Saturday, November 12, 2011

Scanning

This is the second post in my series on compiler construction techniques.


I'm a big fan of learning by doing. To that end, each post will be accompanied by running source code which you can find at the omakase project on github.


We'll need a language to compile. All real languages have features, quirks, idiosyncrasies, call them what you will, which make writing compilers for them challenging. Rather than tackling all the complexities immediately, I'm going to start with a gentle introduction. We'll start with a simple, curly brace style, imperative, typeless language with classes.

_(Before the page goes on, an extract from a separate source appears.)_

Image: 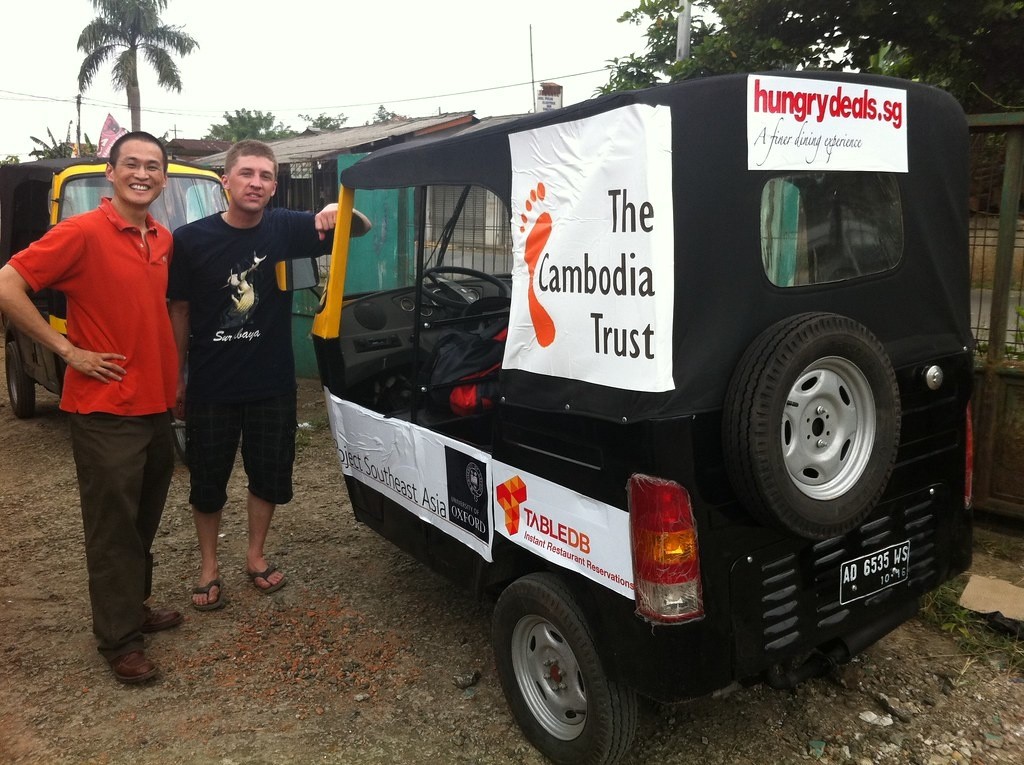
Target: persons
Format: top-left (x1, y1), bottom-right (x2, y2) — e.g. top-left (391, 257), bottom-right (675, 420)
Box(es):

Overtime we'll extend the language to add types, advanced control flow constructs as well as many of the common quirks that are present in 'real' languages which make them challenging to compile.


To start with 'Hello world' will look something like this:


// hello.oma
class Program {
  main() {
    print("Hello World!");
  }
}


Compilers are large, complex programs which can easily devolve into a coding horror. The key to building a successful compiler is a modular design. The first phase in the compiler is called scanning(also known as lexing or tokenization). Scanning breaks the input text into tokens and discards the whitespace (spaces, tabs and newlines) and comments. Tokens are the smallest units in the program above individual characters and represent punctuation(like '{', '(' and ';'), keywords ('class'), identifiers ('main', 'Program', and 'print') and literals ("Hello World!"). The program for this blog entry just scans the entire input file into tokens, and prints each token one per line. The output from scanning the above example is:



$ omascan.sh hello.oma

hello.oma (2, 1): CLASS
hello.oma (2, 7): IDENTIFIER Program
hello.oma (2, 15): OPEN_CURLY
hello.oma (3, 3): IDENTIFIER main
hello.oma (3, 7): OPEN_PAREN
hello.oma (3, 8): CLOSE_PAREN
hello.oma (3, 10): OPEN_CURLY
hello.oma (4, 5): IDENTIFIER print
hello.oma (4, 10): OPEN_PAREN
hello.oma (4, 11): STRING "Hello World!"
hello.oma (4, 25): CLOSE_PAREN
hello.oma (4, 26): SEMI_COLON
hello.oma (5, 3): CLOSE_CURLY
hello.oma (6, 1): CLOSE_CURLY
hello.oma (7, 1): END_OF_FILE

Some things to note about each token: 
  • Each token knows its location in the original source including the file it is contained in, as well as its start (and ending ) lone and column position in the source file. 
  • Each token has a kind (CLASS, IDENTIFIER, OPEN_CURLY, ...).
  • For many tokens location and kind are all they contain, while some token kinds, IDENTIFIER and STRING, have additional information. The name of the identifier, or the value of the string constant respectively.
Tokens are represented as instance of the token class:

public class Token {
  public final TokenKind kind;
  public final SourceRange location;
}


Identifiers and strings are represented by classes which extend Token:


public class IdentifierToken extends Token {
  public final String value;
}
public class StringLiteralToken extends Token {
  public final String value;
}

The comment as well as whitespace characters do not appear in the token list. The END_OF_FILE token is added to indicate the end of the input file. While this token doesn't correspond to any characters in the file, appending it to the end of the token stream will come in handy in the next stage of the compiler.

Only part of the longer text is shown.